• [Directive a]: Reproduce the passage on dispute resolution in full, word for word.

• [Extract provided]:
-=-=-
Our office is proud of the work we do in the area of dispute resolution. Where it is appropriate, we try and bring complainants and respondents together, in person or by phone, to resolve privacy disputes. Last year, we closed 827 complaint files and of these, nearly half were achieved with a settlement between the parties involved.

We’re therefore pleased to have been included in a pilot project aimed at leading and strengthening the use of dispute resolution by government services and agencies.

Dispute resolution works!

Dispute resolution is about trying to resolve disputes between parties so that they don’t end up in court. We’ve found that a resolution might include an apology or an acknowledgement, a promise of confidentiality, a change in an agency’s processes, staff retraining, or a compensatory payment. 

Many New Zealanders have learned the hard way of the time, cost and emotional drain of litigation, and the substantial delays inherent in the court process.

And for some time now, the government has recognised the benefits of dispute resolution, and that it should be doing more of it.

As a result, the Ministry of Business, Innovation and Employment has established the Government Centre for Dispute Resolution (GCDR), a two year project to support the further development of dispute resolution.
-=-=-
(Image-based spatial reasoning data)
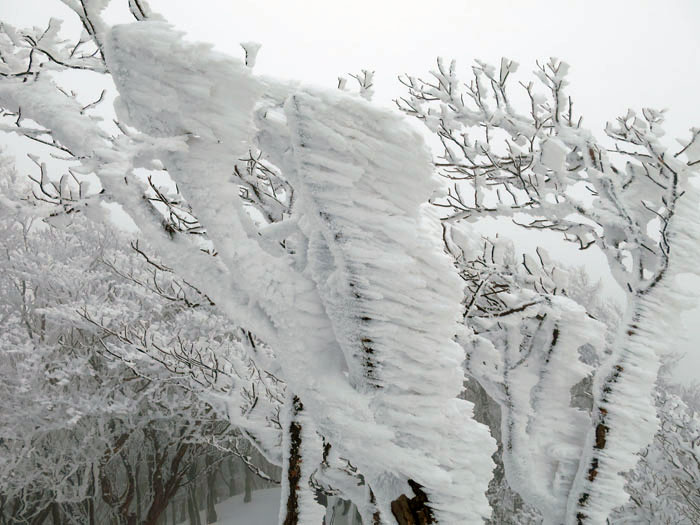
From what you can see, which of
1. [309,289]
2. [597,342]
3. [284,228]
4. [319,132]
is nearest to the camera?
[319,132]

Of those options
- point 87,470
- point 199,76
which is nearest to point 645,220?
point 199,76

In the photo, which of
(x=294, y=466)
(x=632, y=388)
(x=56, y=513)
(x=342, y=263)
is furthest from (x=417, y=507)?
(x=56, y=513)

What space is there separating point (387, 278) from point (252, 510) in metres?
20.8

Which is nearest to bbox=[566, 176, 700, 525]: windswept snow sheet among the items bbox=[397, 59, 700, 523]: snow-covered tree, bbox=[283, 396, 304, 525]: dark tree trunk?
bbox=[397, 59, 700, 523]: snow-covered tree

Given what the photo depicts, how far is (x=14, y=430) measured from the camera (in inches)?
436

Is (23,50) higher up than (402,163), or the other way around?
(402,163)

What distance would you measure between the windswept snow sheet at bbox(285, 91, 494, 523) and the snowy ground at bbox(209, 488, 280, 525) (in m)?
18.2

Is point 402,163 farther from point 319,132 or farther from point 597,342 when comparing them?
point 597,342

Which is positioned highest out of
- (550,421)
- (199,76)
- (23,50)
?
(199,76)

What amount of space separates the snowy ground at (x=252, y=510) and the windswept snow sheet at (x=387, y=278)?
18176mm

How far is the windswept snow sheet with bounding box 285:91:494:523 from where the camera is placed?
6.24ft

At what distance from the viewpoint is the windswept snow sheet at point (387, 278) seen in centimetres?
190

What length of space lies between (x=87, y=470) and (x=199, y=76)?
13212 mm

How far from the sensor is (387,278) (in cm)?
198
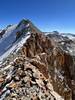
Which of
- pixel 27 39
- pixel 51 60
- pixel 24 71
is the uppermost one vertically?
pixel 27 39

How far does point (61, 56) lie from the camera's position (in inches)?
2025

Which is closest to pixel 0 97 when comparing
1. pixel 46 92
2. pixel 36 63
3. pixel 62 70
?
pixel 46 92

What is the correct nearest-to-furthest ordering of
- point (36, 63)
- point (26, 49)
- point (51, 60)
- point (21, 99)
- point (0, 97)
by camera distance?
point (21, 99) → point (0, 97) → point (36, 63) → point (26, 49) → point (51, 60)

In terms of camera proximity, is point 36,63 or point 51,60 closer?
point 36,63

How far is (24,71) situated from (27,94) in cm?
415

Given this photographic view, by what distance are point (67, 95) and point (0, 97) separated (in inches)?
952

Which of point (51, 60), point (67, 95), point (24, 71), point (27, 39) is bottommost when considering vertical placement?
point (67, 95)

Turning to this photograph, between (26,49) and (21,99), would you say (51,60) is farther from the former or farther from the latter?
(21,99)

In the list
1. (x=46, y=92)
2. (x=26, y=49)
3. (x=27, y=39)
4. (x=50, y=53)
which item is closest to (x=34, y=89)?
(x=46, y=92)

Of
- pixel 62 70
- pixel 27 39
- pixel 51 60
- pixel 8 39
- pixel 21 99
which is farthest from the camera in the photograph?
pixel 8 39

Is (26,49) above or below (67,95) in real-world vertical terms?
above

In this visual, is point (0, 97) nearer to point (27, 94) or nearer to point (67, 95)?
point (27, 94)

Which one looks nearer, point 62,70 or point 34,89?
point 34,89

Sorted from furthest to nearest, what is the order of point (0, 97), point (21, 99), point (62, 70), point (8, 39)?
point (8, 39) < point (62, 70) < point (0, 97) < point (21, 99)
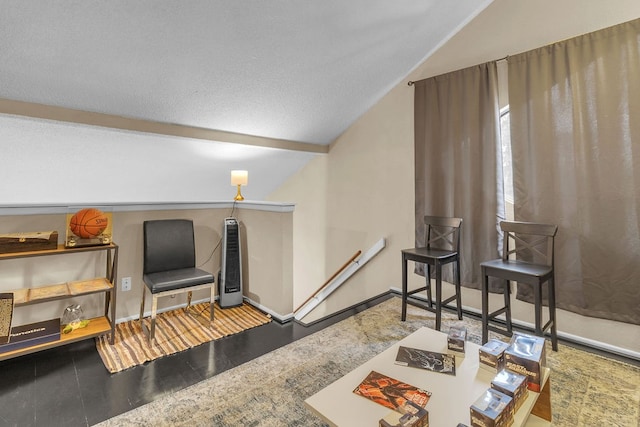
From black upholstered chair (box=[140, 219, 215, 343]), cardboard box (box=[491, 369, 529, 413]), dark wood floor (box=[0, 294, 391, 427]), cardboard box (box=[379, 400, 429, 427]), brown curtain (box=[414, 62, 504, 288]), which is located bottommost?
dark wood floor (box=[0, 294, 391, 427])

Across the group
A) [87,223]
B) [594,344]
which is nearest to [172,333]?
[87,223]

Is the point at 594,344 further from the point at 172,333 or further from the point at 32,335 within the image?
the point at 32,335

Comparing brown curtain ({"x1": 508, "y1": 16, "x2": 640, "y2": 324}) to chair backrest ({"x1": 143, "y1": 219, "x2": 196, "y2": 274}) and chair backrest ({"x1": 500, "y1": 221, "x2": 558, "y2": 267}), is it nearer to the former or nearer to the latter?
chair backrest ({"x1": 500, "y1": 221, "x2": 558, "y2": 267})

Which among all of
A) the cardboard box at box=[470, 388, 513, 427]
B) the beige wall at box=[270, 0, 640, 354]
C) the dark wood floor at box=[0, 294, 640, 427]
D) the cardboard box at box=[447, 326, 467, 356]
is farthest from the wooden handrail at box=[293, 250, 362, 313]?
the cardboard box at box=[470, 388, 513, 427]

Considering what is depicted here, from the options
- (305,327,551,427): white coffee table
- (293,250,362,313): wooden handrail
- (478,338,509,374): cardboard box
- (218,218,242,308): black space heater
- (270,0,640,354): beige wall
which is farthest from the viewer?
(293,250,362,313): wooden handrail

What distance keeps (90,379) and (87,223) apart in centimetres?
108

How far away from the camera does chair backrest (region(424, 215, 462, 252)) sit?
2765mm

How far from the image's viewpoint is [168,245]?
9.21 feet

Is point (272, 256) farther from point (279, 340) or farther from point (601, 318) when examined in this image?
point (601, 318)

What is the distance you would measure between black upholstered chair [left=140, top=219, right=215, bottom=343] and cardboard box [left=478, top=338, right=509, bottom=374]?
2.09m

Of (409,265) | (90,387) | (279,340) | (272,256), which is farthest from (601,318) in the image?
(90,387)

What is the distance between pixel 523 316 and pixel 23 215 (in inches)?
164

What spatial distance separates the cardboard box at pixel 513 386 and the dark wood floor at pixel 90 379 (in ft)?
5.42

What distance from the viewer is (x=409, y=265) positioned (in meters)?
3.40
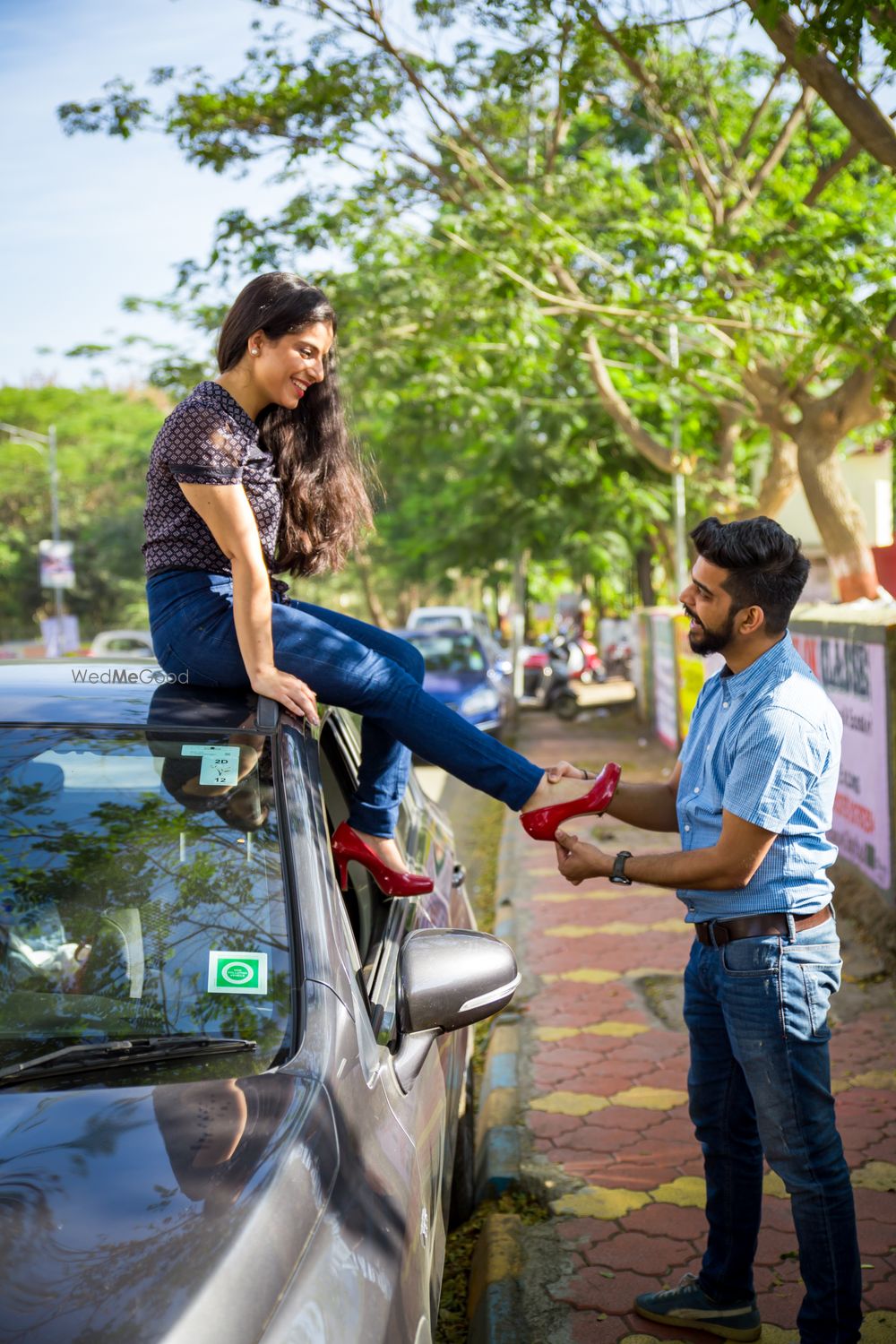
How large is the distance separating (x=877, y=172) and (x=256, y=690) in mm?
-=-=-
• [Directive b]: Rewrite the rows from the line containing "What spatial distance" through the end of the rows, with "distance" replaced by "spacing" and everything else left unchanged. Leave the pictures out.

• [Task result a]:
Our office is proud of the work we do in the area of dispute resolution. Where it is appropriate, we try and bring complainants and respondents together, in person or by phone, to resolve privacy disputes. Last year, we closed 827 complaint files and of these, nearly half were achieved with a settlement between the parties involved.

We’re therefore pleased to have been included in a pilot project aimed at leading and strengthening the use of dispute resolution by government services and agencies.

Dispute resolution works!

Dispute resolution is about trying to resolve disputes between parties so that they don’t end up in court. We’ve found that a resolution might include an apology or an acknowledgement, a promise of confidentiality, a change in an agency’s processes, staff retraining, or a compensatory payment. 

Many New Zealanders have learned the hard way of the time, cost and emotional drain of litigation, and the substantial delays inherent in the court process.

And for some time now, the government has recognised the benefits of dispute resolution, and that it should be doing more of it.

As a result, the Ministry of Business, Innovation and Employment has established the Government Centre for Dispute Resolution (GCDR), a two year project to support the further development of dispute resolution.

• [Task result b]:
What spatial spacing separates the cardboard box at pixel 513 386 and the dark wood floor at pixel 90 379 (in ft)?
5.42

What spacing from the viewer is (x=409, y=265) positioned (in meters)?
3.40
How large is the spacing separating (x=877, y=172) and (x=256, y=690) in mm?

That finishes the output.